As I progressed along O’Reilly Road, pushing the trolley containing what Spilkin — so long ago now — had encouraged me to think of as my life’s work, I caught my breath and came to a more sober assessment of my situation: I, Aubrey Tearle, Proofreader Emeritus, was walking through the streets in broad daylight, in command of a stolen supermarket trolley. What was happening to me? What would become of me? If anyone enquired after the trolley’s provenance, I would say I was simply returning it to its lawful owners, the Checkers Corporation, the Okay Bazaars, Pick and Pay. The performance of my civic duty. That purpose had been at the back of my mind all along, and now took its proper place at the front. As for the trolley’s contents, culled from a thousand public fora but now indisputably private property … My precious papers! I had rushed out with the express intention of dumping them, but that was unthinkable. If someone tried to take them from me, I would defend them with my life. How horribly likely it was that I would be waylaid.
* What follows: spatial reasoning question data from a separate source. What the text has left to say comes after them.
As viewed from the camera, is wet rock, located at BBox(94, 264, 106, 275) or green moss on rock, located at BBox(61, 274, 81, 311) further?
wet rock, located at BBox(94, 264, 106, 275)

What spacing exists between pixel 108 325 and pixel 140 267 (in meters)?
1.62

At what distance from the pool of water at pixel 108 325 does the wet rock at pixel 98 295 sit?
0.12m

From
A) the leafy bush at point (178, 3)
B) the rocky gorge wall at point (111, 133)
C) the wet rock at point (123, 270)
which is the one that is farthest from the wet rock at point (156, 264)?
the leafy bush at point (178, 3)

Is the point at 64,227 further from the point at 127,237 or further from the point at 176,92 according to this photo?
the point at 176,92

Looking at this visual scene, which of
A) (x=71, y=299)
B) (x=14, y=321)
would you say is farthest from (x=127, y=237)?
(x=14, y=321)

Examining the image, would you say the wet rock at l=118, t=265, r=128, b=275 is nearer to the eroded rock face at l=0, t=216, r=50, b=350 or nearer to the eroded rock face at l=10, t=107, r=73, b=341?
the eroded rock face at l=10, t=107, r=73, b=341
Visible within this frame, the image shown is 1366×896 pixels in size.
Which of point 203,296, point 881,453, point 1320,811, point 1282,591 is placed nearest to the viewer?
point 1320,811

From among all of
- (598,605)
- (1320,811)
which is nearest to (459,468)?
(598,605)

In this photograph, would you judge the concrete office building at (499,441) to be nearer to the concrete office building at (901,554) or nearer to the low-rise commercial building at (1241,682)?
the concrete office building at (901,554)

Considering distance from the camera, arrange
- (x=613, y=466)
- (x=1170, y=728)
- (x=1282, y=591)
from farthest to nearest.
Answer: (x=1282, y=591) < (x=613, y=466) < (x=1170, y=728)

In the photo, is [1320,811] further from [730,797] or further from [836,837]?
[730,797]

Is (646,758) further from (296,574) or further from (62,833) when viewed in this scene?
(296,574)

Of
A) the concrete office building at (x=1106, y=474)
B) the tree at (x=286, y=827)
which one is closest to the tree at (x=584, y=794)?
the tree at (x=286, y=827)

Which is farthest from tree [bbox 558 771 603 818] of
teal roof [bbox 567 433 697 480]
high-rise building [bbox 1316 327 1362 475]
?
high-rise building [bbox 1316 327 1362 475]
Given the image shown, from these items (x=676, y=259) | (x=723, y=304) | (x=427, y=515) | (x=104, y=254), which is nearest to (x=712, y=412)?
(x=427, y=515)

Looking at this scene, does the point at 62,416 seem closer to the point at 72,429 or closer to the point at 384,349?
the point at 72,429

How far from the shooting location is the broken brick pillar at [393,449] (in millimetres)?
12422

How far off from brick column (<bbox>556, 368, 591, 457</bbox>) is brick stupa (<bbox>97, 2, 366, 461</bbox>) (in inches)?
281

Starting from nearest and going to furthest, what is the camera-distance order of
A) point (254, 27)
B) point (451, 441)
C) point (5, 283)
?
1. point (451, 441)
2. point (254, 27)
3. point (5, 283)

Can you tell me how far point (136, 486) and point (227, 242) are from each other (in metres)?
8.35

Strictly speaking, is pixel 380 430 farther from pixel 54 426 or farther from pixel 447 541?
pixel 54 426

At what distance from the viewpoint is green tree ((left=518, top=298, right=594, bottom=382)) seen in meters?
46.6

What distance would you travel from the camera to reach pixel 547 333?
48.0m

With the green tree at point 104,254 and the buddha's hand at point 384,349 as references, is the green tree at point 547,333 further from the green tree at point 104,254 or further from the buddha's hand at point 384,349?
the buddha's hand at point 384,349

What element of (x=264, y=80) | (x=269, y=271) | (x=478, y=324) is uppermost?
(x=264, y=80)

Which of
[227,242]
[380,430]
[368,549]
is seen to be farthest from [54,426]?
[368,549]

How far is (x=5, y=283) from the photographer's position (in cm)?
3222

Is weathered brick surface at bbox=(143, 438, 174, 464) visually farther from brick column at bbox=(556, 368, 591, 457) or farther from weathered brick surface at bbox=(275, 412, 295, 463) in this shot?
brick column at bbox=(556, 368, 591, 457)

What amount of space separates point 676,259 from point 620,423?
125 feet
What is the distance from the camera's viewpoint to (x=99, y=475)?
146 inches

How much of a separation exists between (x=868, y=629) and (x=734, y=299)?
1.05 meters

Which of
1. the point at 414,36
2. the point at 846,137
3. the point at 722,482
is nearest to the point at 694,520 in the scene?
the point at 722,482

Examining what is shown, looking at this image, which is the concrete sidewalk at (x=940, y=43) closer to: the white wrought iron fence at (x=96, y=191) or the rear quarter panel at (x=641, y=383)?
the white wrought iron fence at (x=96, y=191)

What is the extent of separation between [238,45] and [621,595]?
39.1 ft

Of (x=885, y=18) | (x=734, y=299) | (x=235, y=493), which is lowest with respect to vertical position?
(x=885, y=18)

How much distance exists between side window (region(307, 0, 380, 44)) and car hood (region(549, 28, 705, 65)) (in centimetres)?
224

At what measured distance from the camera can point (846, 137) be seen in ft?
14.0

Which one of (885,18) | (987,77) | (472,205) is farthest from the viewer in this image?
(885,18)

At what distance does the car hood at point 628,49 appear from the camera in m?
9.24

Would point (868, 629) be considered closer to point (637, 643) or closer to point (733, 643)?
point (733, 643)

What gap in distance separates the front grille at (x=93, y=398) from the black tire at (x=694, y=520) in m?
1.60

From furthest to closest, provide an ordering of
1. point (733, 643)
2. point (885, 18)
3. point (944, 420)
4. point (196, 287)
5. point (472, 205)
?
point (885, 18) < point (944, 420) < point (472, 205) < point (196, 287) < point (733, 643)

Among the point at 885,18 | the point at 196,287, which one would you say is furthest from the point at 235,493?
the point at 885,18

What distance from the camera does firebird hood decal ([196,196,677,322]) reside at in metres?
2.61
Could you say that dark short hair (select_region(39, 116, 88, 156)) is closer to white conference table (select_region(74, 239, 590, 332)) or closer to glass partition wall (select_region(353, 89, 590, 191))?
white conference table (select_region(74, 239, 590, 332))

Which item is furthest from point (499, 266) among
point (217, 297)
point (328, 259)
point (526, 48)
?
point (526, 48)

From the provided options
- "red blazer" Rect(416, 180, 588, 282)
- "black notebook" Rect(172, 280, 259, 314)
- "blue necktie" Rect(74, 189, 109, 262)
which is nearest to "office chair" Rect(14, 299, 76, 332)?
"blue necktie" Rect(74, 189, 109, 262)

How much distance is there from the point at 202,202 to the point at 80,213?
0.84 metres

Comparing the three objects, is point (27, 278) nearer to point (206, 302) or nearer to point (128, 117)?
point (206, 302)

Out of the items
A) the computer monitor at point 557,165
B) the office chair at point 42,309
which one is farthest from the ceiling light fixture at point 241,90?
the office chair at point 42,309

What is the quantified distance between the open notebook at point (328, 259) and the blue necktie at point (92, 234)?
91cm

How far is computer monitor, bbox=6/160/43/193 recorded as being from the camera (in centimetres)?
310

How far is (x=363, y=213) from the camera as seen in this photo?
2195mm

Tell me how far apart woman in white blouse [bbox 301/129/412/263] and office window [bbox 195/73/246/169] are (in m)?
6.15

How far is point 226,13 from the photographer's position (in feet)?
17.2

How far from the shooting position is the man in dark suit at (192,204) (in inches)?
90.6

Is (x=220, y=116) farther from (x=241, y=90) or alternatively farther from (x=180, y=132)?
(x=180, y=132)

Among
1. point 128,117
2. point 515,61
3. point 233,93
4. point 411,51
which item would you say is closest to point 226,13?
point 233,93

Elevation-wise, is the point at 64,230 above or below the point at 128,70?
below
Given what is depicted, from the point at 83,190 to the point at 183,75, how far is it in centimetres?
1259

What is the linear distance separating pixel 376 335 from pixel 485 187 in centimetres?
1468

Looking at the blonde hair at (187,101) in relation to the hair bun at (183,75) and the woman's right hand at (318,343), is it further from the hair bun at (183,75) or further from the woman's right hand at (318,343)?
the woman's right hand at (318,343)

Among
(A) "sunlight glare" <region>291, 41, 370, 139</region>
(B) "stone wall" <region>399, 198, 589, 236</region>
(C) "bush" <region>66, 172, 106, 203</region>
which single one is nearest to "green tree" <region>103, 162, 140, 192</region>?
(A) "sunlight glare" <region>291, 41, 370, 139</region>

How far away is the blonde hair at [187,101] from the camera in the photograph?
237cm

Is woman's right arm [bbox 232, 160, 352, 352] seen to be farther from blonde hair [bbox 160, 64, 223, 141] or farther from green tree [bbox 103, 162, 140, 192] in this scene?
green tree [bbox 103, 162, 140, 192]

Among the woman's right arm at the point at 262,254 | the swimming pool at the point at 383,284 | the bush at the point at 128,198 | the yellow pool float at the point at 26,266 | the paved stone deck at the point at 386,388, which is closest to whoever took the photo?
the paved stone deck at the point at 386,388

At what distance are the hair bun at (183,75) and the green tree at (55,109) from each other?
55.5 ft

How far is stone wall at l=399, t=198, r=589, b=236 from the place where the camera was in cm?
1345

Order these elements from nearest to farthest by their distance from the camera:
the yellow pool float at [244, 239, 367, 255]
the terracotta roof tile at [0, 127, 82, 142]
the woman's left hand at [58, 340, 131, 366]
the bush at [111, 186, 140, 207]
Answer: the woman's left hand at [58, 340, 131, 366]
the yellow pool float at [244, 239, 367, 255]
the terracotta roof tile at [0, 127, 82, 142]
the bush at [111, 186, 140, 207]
It was years since I had ventured out with anything more substantial than the Pocket and a notebook. I should turn back. But that would make it harder to explain the trolley, if needs be. I must go on. And what if it rained? Then I would amount to nothing more than soggy paper, slimy and illegibly grey. I would boil down to: papier mâché. Moulded paper pulp made into solid objects. From the French for chewed paper. Chewed paper! Beset by ferocious doubts, by snaggle-toothed second and third thoughts, I pressed on into the concrete jungle.